## Kısa Görev 1
Alıntı metne göre Rıdvan Turan hangi şehirde Tıbbiye öğrencisiydi?
## Kısa Görev 2
Alıntı metinde "SDP MYK üyesi Ecevit" sözcükleriyle başlayan ve "içtenlikli has insandırlar." sözcükleriyle biten bölümü, bu sözcükler de dahil olmak üzere hiç değiştirmeden yazınız.

## Alıntı Metin
“Budalanın sersemliği her zaman zeki kimselere bileği taşı hizmet görür.” [1] Söylemek istediğim ilk şey, “Onları tanıdığım ve arkadaşları o...
“Budalanın sersemliği
her zaman zeki kimselere
bileği taşı hizmet görür.”[1]
Söylemek istediğim ilk şey, “Onları tanıdığım ve arkadaşları olmaktan da müthiş onur duyduğum”dur…
SDP Genel Başkan Dr. Rıdvan Turan’ı, Bursa’da Tıbbiye öğrencisi olduğu günlerden beri tanırım; yürekli bir entelektüeldir. 29 Mart 2009 Yerel Seçimleri’nde İstanbul Sancaktepe’den DTP belediye başkan adayıyken Onunla omuz omuza çalıştım; o ne müthiş bahtiyarlıktı.
SDP MYK üyesi Ecevit Piroğlu’nu, İzmir’den, Özgür Üniversite’ye geldiği günlerden tanırım; ayağı 1 Mayıs’ta kırıldığında müthiş acı çekmiştim; canım ciğerimdir.
SDP MYK üyesi Ulaş Bayraktaroğlu’nu Ankara’daki öğrencilik günlerinden, antropolojiye özel ilgisinden, arkadaşım olan babasından tanırım; yiğit insandır; en son Tek-el mahallesinde kucaklamıştım Onu.
SDP PM üyesi İbrahim Turgut’u, parti üyesi Özgür Cafer Kalafat’ı da bilirim; ucuzcu bir bol kepçe lokantasında yemek ısmarlamıştım Onlara da; içtenlikli has insandırlar.

## Verilen Kayıtlar
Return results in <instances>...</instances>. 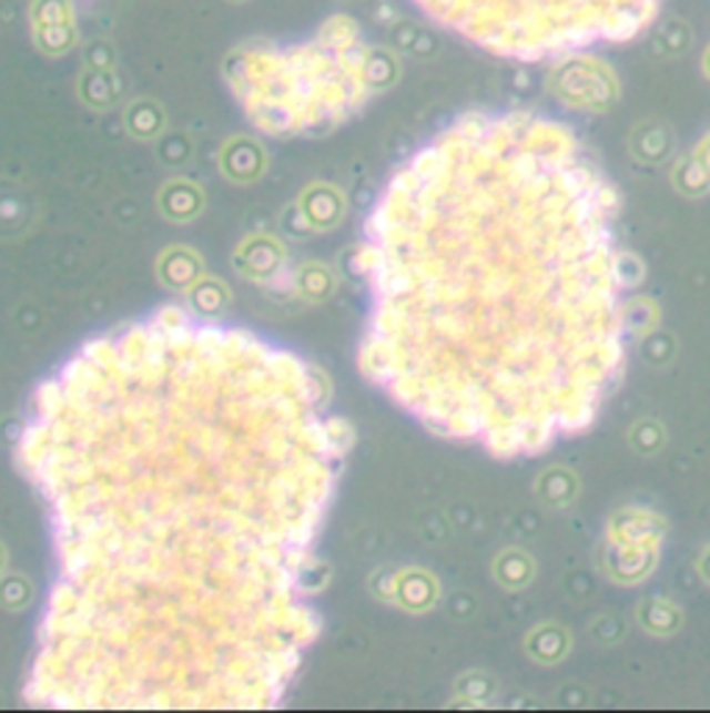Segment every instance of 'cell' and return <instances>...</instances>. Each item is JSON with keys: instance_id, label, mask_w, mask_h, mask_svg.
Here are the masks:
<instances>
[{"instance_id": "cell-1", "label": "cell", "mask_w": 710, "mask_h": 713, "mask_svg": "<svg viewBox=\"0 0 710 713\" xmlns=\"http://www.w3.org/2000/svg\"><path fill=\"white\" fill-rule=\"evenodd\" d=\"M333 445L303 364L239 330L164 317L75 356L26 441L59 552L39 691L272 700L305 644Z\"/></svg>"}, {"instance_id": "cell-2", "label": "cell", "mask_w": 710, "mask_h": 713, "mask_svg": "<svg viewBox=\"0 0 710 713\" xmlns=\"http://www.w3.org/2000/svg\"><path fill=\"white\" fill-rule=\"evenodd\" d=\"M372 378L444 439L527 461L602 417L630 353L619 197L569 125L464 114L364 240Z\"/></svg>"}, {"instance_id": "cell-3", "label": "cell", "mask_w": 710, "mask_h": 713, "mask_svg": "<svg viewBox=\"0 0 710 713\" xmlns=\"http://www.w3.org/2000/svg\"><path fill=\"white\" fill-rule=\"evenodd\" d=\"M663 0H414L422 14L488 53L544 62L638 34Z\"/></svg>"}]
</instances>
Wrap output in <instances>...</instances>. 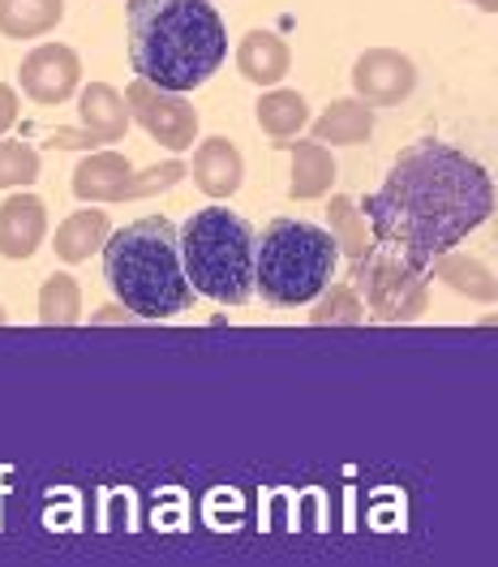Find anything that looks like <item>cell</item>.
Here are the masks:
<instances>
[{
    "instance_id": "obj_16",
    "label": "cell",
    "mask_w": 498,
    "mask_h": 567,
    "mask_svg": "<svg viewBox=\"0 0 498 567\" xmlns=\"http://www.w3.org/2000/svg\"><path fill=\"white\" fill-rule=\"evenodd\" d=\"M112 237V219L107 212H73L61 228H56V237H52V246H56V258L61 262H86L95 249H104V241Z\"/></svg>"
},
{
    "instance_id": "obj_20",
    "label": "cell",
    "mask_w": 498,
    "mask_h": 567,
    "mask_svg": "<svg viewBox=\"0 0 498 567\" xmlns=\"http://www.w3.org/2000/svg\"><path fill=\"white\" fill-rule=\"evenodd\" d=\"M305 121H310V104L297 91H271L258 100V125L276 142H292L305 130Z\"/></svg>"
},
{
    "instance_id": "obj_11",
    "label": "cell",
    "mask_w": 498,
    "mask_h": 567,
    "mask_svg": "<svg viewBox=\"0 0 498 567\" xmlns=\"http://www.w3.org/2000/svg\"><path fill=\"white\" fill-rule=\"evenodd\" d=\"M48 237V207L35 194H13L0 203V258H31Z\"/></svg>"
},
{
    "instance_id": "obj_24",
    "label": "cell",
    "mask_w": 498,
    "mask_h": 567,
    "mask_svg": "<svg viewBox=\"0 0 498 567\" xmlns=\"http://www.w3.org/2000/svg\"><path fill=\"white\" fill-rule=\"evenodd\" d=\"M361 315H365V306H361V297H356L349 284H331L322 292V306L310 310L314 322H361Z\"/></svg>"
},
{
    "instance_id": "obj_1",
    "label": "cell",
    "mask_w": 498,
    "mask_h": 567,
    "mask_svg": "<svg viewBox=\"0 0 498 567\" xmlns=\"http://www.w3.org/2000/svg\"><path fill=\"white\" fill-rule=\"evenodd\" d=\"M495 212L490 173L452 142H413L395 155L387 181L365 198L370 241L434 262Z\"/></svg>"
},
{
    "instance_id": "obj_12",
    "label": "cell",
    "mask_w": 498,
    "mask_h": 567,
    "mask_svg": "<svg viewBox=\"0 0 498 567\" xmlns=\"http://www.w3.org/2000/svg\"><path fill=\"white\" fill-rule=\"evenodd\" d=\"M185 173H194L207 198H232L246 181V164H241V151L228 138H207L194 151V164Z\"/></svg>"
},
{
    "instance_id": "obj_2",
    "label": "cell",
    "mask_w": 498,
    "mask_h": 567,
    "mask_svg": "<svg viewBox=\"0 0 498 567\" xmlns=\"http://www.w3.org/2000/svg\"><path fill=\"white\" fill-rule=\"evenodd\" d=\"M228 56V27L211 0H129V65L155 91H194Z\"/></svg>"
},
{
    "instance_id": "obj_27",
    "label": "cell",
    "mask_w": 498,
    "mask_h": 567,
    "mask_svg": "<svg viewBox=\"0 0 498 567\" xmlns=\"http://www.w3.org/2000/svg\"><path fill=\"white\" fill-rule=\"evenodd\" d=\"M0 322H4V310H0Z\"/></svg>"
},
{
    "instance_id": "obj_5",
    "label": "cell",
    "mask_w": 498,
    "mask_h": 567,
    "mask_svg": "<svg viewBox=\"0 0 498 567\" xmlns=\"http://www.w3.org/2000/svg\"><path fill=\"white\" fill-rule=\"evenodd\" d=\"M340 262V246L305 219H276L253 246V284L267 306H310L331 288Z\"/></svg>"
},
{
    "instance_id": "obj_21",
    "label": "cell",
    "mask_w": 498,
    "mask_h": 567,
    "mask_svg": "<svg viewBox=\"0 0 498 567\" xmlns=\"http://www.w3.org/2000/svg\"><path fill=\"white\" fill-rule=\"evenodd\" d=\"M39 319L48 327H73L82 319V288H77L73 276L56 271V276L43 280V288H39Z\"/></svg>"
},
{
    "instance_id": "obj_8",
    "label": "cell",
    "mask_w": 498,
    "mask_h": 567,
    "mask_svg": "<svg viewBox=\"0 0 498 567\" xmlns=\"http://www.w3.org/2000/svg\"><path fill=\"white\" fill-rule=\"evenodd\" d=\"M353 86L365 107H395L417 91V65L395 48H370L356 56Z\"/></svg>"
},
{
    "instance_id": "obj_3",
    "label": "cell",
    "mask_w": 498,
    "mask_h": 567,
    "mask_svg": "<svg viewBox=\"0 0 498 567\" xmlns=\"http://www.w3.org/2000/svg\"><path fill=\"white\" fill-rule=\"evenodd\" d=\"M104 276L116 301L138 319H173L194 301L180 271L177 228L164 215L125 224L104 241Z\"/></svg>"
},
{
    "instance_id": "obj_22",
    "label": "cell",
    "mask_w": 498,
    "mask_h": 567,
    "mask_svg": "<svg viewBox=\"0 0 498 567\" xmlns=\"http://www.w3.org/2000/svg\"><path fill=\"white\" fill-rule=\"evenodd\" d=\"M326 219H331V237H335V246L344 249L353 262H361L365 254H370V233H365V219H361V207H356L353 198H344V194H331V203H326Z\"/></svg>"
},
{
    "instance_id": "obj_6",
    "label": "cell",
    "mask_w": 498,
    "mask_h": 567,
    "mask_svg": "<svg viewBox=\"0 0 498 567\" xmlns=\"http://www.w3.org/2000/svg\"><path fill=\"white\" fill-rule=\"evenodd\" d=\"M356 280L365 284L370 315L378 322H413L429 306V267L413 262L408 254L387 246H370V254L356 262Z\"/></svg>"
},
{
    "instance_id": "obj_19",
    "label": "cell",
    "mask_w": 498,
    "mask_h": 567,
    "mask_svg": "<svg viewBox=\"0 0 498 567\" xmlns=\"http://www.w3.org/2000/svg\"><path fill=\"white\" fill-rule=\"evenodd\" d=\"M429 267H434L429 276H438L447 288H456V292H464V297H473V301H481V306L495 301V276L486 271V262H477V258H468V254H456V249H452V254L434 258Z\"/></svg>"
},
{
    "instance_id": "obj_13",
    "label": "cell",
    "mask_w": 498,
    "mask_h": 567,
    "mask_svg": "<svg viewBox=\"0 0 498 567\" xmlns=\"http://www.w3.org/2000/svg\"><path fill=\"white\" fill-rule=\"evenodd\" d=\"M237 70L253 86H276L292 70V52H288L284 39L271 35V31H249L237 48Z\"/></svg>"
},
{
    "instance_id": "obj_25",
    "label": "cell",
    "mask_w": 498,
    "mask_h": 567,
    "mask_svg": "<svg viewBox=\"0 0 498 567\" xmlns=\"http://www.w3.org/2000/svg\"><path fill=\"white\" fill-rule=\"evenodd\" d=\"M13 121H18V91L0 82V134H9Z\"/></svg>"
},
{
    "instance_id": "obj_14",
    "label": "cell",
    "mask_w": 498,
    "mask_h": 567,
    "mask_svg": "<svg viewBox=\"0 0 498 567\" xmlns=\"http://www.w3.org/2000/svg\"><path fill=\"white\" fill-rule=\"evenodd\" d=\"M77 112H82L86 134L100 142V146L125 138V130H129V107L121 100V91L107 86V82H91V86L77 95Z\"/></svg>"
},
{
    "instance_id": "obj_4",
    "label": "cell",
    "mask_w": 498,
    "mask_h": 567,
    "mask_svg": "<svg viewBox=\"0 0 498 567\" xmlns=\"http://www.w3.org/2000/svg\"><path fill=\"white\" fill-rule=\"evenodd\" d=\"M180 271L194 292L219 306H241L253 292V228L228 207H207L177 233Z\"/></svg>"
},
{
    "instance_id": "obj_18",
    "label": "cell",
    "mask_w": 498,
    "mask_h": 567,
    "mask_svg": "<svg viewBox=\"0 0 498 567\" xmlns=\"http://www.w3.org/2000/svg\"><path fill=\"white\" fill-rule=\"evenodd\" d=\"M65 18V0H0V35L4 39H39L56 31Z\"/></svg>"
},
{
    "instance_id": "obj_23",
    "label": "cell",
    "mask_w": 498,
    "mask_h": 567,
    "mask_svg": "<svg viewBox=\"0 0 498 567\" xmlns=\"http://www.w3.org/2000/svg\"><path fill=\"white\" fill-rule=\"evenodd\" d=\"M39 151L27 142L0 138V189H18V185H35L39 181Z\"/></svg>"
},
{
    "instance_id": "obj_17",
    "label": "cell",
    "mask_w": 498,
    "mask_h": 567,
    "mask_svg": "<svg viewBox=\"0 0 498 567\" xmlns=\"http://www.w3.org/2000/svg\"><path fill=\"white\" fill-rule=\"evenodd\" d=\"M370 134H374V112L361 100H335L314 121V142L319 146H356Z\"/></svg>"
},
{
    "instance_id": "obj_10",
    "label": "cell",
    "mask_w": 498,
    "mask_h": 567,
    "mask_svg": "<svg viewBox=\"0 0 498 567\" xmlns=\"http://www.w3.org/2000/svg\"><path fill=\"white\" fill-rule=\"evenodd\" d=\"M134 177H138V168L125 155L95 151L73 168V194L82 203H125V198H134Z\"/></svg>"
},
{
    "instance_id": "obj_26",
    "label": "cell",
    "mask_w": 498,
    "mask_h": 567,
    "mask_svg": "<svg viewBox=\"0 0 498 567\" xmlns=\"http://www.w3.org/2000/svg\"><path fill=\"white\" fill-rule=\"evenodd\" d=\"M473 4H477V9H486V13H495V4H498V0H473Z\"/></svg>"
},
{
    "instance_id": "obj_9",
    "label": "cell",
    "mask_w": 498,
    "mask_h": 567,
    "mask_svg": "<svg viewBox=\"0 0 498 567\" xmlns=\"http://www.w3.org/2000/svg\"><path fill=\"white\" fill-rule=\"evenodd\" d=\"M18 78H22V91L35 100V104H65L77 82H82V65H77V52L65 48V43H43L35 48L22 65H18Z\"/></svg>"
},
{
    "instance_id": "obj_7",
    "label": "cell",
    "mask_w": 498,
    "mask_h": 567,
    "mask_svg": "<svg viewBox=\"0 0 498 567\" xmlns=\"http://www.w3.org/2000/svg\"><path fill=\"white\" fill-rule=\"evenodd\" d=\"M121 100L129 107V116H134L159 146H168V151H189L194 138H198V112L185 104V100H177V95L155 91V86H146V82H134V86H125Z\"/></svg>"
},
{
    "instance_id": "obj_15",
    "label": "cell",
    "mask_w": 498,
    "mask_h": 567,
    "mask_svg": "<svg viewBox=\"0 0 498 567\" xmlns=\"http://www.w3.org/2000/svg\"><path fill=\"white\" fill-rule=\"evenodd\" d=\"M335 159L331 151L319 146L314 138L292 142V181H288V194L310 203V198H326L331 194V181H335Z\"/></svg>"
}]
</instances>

## Beklenen Çıktı 1
Bursa'da.

## Beklenen Çıktı 2
SDP MYK üyesi Ecevit Piroğlu’nu, İzmir’den, Özgür Üniversite’ye geldiği günlerden tanırım; ayağı 1 Mayıs’ta kırıldığında müthiş acı çekmiştim; canım ciğerimdir.
SDP MYK üyesi Ulaş Bayraktaroğlu’nu Ankara’daki öğrencilik günlerinden, antropolojiye özel ilgisinden, arkadaşım olan babasından tanırım; yiğit insandır; en son Tek-el mahallesinde kucaklamıştım Onu.
SDP PM üyesi İbrahim Turgut’u, parti üyesi Özgür Cafer Kalafat’ı da bilirim; ucuzcu bir bol kepçe lokantasında yemek ısmarlamıştım Onlara da; içtenlikli has insandırlar.